▶ [Data block]:
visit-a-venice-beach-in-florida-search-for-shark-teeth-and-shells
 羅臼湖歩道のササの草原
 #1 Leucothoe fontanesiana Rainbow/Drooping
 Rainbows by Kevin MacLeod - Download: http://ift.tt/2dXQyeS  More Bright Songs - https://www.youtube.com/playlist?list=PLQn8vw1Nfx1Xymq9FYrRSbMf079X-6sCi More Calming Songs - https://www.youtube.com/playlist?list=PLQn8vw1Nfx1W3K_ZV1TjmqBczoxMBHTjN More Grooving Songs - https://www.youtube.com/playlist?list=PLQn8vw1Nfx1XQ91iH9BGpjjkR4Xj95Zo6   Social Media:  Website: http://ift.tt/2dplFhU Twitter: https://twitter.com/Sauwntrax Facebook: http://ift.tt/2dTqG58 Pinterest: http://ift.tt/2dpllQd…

▶ [Task requirements]: Output the listing above without altering a single character.

▶ [Task output]:
visit-a-venice-beach-in-florida-search-for-shark-teeth-and-shells
 羅臼湖歩道のササの草原
 #1 Leucothoe fontanesiana Rainbow/Drooping
 Rainbows by Kevin MacLeod - Download: http://ift.tt/2dXQyeS  More Bright Songs - https://www.youtube.com/playlist?list=PLQn8vw1Nfx1Xymq9FYrRSbMf079X-6sCi More Calming Songs - https://www.youtube.com/playlist?list=PLQn8vw1Nfx1W3K_ZV1TjmqBczoxMBHTjN More Grooving Songs - https://www.youtube.com/playlist?list=PLQn8vw1Nfx1XQ91iH9BGpjjkR4Xj95Zo6   Social Media:  Website: http://ift.tt/2dplFhU Twitter: https://twitter.com/Sauwntrax Facebook: http://ift.tt/2dTqG58 Pinterest: http://ift.tt/2dpllQd…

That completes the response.